Activities for Children

  1. Encourage the children to draw or paint pictures of how they feel about their experiences. Hang these at the child's level to be seen easily. (These may also be posted on the FEMA for Kids Web site.

  2. Write a story of the frightening event. You might start with: Once upon a time there was a terrible ___________ and it scared us all ____________. This is what happened: __________. Be sure to end with "And we are now safe."

  3. Playing with playdough or clay is good for children to release tension and make symbolic creations.

  4. Music is fun and valuable for children. Creating music with instruments or rhythm toys helps relieve stress and tension.

  5. Provide the children with clothes, shoes, hats, etc. so they can play "dress up" and can pretend to be adults in charge of recovering from the disaster and "being in charge."

  6. Make puppets with the children and put on a puppet show for family and friends, or help children put on a skit about what they experienced.

  7. Read stories about disasters to and with children.
This information is provided by Beryl Cheal, an educator with
Disaster Training International
P.O. Box 30144
Seattle, WA 98103
(206) 781-0701

 

After the Disaster: A Children’s Mental Health Checklist

Disasters can be particularly traumatic to children. Sometimes, it can be difficult to determine the extent of the psychological trauma, and whether or not professional mental health services are indicated. This checklist is one way to assess a child’s mental health status.

Add up the pluses and minuses to obtain a final score. If the child scores more than 35, it is suggested you seek a mental health consultation.

  1. Has the child had more than one major stress within a year BEFORE this disaster, such as a death in the family, a molestation, a major physical illness or divorce? If yes: +5

  2. Does the child have a network of supportive, caring persons who continue to relate to him daily? If yes: -10

  3. Has the child had to move out of his house because of the disaster? If yes: +5

  4. Was there reliable housing within one week of the earthquake with resumption of the usual household members living together? If yes: -10

  5. Is the child showing severe disobedience or delinquency? If yes: +5

    Is the child showing any of the following as NEW behaviors for more than three weeks after the disaster?

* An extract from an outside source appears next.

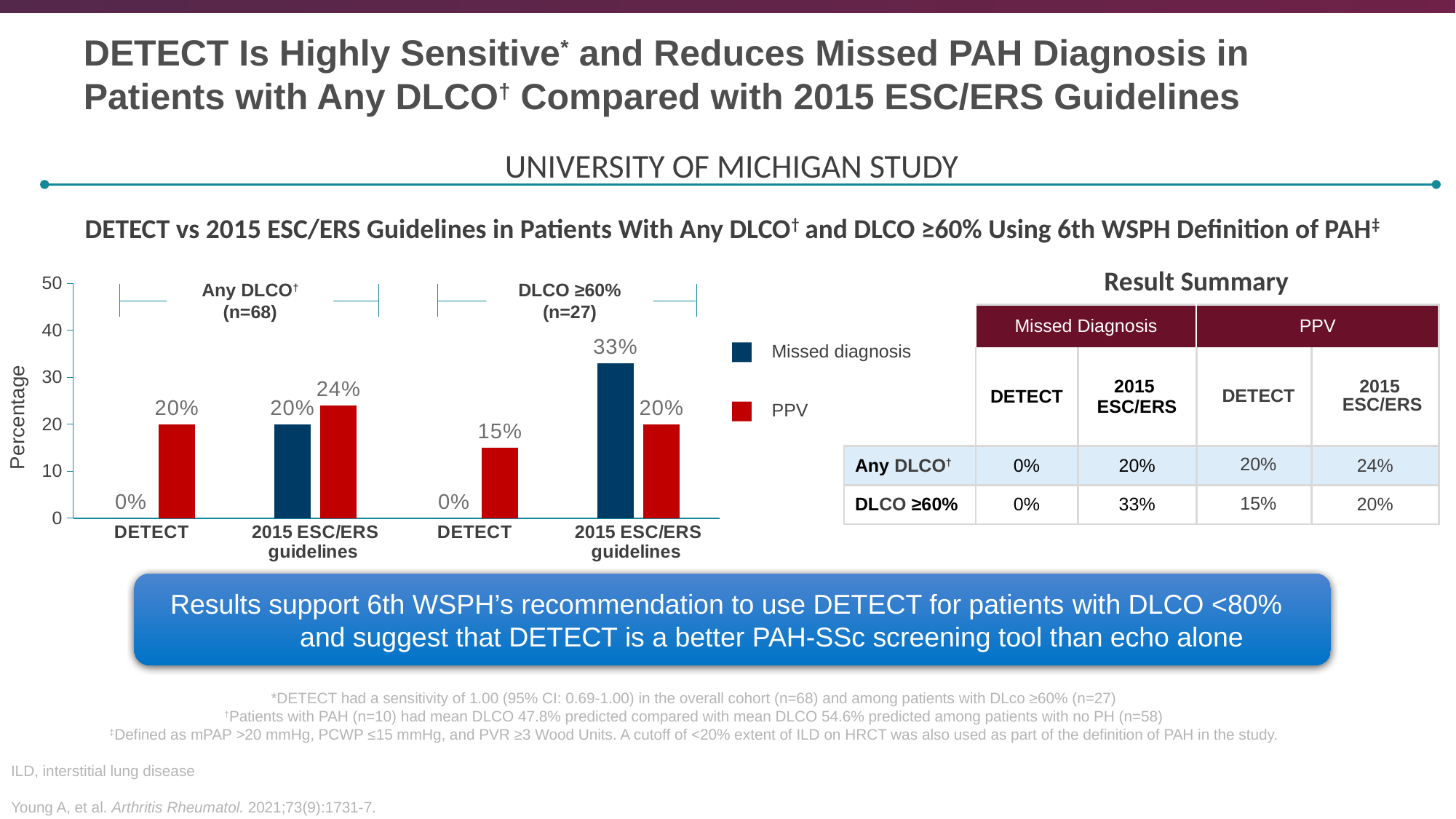
Which bar in the chart has the highest value? Missed diagnosis for 2015 ESC/ERS guidelines in the DLCO ≥60% group (33%) How many series does the chart legend list? 2 What is the PPV value for DETECT in the Any DLCO group? 20% What is the Missed diagnosis value for DETECT in the DLCO ≥60% group? 0% What type of chart is shown on the slide? Bar chart What is the PPV value for 2015 ESC/ERS guidelines in the Any DLCO group? 24% What is the Missed diagnosis value for 2015 ESC/ERS guidelines in the DLCO ≥60% group? 33% What is the difference between the PPV values for 2015 ESC/ERS guidelines and DETECT in the DLCO ≥60% group? 5% Which is larger: the PPV for DETECT in the Any DLCO group or the PPV for DETECT in the DLCO ≥60% group? Any DLCO group (20%) What is the difference between the Missed diagnosis values for 2015 ESC/ERS guidelines in the DLCO ≥60% group and the Any DLCO group? 13% What is the sample size shown for the Any DLCO group in the chart? n=68 What colour represents the PPV series in the chart? Red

  6. Nightly states of terror? +5

  7. Waking from dreams confused or in a sweat? +5

  8. Difficulty concentrating? +5

  9. Extreme irritability? +5

  10. Loss of previous achievements in toilet or speech? +5

  11. Onset of stuttering or lisping? +5

  12. Persistent severe anxiety or phobias? +5

  13. Obstinacy? +5

  14. New or exaggerated fears? +5

  15. Rituals or compulsions? +5

  16. Severe clinging to adults? +5

  17. Inability to fall asleep or stay asleep? +5

  18. Startling at any reminder of the disaster? +5

  19. Loss of ambition for the future? +5

  20. Loss of pleasure in usual activities? +5

  21. Loss of curiosity? +5

  22. Persistent sadness or crying? +5

  23. Persistent headaches or stomach aches? +5

  24. Hypochondria? +5

  25. Has anyone in the child’s immediate family been killed or severely injured in the disaster (including severe injury to the child)? +15

Note: Preoccupation with death, unusual accident proneness or suicidal threats are reasons for immediate consultations. It is also recommended that any child who has been seriously injured or who has lost a parent, sibling or caregiver by death, have a psychological evaluation and/or brief therapy.

Note: This checklist was developed under the auspices of Project COPE, a federal funded (FEMA) crisis counseling program activated in Santa Cruz, California, in response to the October 17, 1989 Loma Prieta Earthquake. The project provided individual, family and group counseling, agency debriefing services and a school intervention program. Over the course of 16 months, the project provided services to more than 25,000 individuals. Peter J. Spofford, M.S. served as Project COPE Director.